Andrew Gray, a writer and translator, is former office director in the US Department of Commerce. He lives in Washington, DC.
This is the second in the three-volume biography that promises to be one of the most intriguing and suggestive of our time. Lord Keynes, of course, deserves no less. Seldom has an intellect challenged accepted beliefs or traditional wisdom with deeper skepticism or vaster results. He was, in other words, a revisionist par excellence.
The first volume carried us through the writing of The Economic Consequences of the Peace – that indictment of the Versailles Treaty which reads as freshly today as when first penned, and which made the author world-famous. This book takes us through the writing of The General Theory of Employment, Interest, and Money, which changed the nature of “the dismal science.” It concludes with the heart attack in 1937 that presaged a relatively early death but left time for the monumental achievement at Bretton Woods in 1944 – the design and eventual establishment of a workable world monetary order.
The author, now Lord Skidelsky, adores his subject. And why not? In what other individual in this century had such a panoply of gifts been united under one brow? And such a civilized man (though not always civil) – so convivial, so witty, so trenchant. The only trouble, from Lord Skidelsky's standpoint, is that Keynes was also strongly pro-German. For this he had not been easily forgiven either within the economics profession or outside it – and this aspect of his life and character is resolutely downplayed in this book.

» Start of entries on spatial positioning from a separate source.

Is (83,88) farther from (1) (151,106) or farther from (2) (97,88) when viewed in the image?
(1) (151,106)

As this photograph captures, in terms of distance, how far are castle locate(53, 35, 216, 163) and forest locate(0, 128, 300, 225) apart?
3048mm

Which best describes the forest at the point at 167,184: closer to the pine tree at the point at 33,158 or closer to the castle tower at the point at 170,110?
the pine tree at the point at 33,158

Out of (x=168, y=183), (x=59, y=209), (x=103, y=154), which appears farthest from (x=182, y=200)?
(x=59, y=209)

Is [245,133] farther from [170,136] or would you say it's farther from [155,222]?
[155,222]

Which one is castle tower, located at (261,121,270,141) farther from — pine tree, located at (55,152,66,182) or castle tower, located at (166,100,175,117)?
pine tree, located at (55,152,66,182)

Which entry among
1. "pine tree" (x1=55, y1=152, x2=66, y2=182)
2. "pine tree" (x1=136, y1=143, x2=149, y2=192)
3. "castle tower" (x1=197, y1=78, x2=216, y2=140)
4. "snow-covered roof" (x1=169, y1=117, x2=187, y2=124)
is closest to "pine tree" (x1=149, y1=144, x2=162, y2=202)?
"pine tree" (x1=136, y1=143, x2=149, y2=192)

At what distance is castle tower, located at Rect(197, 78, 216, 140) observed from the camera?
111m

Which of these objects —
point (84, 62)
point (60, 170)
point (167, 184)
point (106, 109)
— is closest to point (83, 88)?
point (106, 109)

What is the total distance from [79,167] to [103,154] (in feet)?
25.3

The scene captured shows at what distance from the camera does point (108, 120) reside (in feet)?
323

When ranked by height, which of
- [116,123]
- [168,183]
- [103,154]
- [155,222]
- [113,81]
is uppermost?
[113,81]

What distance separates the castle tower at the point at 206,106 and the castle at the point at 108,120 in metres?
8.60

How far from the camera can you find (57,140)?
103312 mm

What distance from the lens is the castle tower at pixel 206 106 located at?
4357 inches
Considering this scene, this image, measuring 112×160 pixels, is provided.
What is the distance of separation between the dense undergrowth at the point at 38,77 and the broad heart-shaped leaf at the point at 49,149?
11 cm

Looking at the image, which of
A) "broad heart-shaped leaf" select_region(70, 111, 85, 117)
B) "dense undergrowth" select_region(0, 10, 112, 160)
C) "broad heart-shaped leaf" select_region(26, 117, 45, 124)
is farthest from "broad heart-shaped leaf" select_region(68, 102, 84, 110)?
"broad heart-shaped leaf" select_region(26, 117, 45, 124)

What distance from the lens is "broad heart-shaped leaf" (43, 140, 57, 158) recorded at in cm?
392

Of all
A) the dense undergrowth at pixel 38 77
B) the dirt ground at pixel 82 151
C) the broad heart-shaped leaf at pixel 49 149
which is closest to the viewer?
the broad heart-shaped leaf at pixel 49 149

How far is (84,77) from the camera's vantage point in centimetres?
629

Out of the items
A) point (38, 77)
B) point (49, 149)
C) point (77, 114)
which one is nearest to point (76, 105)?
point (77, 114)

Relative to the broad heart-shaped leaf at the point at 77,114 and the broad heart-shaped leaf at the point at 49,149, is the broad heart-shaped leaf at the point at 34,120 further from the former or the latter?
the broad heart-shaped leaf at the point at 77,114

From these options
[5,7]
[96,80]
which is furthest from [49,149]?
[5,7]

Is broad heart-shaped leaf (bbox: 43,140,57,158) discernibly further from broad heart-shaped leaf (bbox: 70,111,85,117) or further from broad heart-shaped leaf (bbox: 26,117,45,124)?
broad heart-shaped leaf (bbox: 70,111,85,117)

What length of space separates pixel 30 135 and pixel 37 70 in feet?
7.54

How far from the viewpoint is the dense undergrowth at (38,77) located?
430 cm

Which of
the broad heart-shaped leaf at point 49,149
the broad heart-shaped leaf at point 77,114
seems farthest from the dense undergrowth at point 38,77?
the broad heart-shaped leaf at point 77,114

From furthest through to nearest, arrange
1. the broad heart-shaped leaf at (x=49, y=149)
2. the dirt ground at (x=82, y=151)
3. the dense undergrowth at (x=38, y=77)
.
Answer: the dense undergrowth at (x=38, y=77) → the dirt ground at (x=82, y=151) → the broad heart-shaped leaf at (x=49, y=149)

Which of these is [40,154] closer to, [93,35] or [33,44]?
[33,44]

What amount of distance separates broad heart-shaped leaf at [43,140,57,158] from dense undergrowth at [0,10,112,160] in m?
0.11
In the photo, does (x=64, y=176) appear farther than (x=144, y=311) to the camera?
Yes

Keynes sympathized with the German cause and predicament in the aftermath of World War I. This was revisionism in the grand manner, and with many parallels to the revisionism of our own time. Compare, for example, the war reparations claims of France and England (and the other Allies, too) of the 1920s with the “Holocaust” claims of recent decades. Much of what Keynes had to say about the former applies to the latter just as well. There was a reparations “industry,” as well, with many income streams at stake and an attendant unwillingness to consider the harmful consequences of such continuous extortion. Keynes accused Allied statesmen and bankers of willful self-delusion, self-dealing, and propagandistic excess. It all has a familiar ring.

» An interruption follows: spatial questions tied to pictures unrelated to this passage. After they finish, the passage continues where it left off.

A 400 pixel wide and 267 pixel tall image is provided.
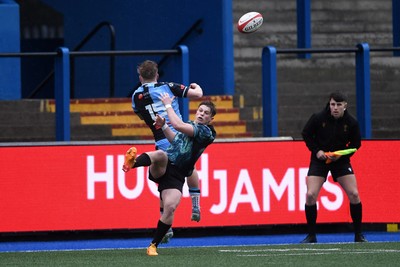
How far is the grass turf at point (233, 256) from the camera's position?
46.8 ft

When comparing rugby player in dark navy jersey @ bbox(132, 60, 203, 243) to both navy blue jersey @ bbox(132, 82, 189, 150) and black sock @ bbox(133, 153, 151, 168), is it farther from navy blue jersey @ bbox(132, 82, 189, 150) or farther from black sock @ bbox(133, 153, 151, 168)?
black sock @ bbox(133, 153, 151, 168)

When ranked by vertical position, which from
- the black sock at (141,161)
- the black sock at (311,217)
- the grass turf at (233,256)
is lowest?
the grass turf at (233,256)

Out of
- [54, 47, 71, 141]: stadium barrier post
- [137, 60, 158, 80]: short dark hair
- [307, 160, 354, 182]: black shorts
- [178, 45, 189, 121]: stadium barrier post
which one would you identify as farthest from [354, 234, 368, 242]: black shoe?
[54, 47, 71, 141]: stadium barrier post

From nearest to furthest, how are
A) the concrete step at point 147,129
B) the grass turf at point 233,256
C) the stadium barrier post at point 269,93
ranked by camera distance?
the grass turf at point 233,256 → the stadium barrier post at point 269,93 → the concrete step at point 147,129

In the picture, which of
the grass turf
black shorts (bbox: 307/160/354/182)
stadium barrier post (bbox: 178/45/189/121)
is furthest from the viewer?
stadium barrier post (bbox: 178/45/189/121)

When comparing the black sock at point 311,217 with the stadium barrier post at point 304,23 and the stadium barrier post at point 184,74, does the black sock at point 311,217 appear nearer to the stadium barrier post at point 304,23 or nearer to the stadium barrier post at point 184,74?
the stadium barrier post at point 184,74

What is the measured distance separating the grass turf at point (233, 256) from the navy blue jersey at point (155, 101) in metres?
1.27

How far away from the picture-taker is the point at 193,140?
597 inches

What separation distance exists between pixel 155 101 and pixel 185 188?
144 inches

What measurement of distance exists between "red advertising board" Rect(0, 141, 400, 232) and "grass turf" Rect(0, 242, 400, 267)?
2094 millimetres

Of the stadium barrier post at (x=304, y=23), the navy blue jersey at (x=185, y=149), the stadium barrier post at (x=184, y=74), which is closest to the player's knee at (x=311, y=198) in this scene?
the stadium barrier post at (x=184, y=74)

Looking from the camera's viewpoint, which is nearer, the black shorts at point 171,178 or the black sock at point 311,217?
the black shorts at point 171,178

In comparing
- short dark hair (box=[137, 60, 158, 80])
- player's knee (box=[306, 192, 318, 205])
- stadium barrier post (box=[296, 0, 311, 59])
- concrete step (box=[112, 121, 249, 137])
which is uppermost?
stadium barrier post (box=[296, 0, 311, 59])

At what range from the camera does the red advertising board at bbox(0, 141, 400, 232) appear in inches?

Actually, economists have widely admitted that Adolf Hitler was himself an unwitting Keynesian and even anticipated several doctrines of the The General Theory (first published in 1936). “Liquidity preference” and “marginal utility” were not concepts for which the Führer had precise German equivalents, but he well understood the “money illusion” and the practical remedies required when “effective demand” produced “equilibrium” at less than full employment. The extent to which Hitler employed actual Keynesian arguments in his attacks upon the Young Plan and the entire reparations system of the 1920s is an open question, as we lack transcripts of most of his speeches from these transitional years. It is more than likely, however, that the two men were saying much the same thing on the subject and at the same time. Lord Skidelsky regrettably does not go into all this.
Keynes himself underscored his sympathy for things German, and his awareness that the economic policies of the early National Socialist years were largely a prefiguration of his own doctrines, by contributing a special preface to a 1930s German edition of The General Theory. Skidelsky chooses not to go into this matter in any significant detail, but certainly not from lack of appreciation of its implicit import. He is, after all, the author of workmanlike and not unsympathetic 1975 biography of Sir Oswald Mosley, and has published widely on the subject of British fascism (a questionable but inevitable term).
Not that Keynes himself had personal sympathy for National Socialism, though he may have admired its “animal spirits.” Nor was he anti-Semitic in any significant sense. The unease he causes today on this subject stems from the fact that he was also not specifically pro-Semitic. (Philosemitism seems to be a requirement in the economics profession these days.)
Much of the charm of this volume is rooted in the wholly improbable marriage of Keynes to a Russian ballerina, Lydia Lopokova. She steals the literary show much of the time with her muscovite English (such as her description of the Sitwell family as suffering from “undeveloped arrestedness”). An accomplished actress as well as dancer, she was up to her husband in a palpable but indefinable way – perhaps even in the manner of Cosima Wagner.
Bibliographic information about this document: The Journal of Historical Review, vol. 15, no. 1 (January/February 1995), pp. 44f.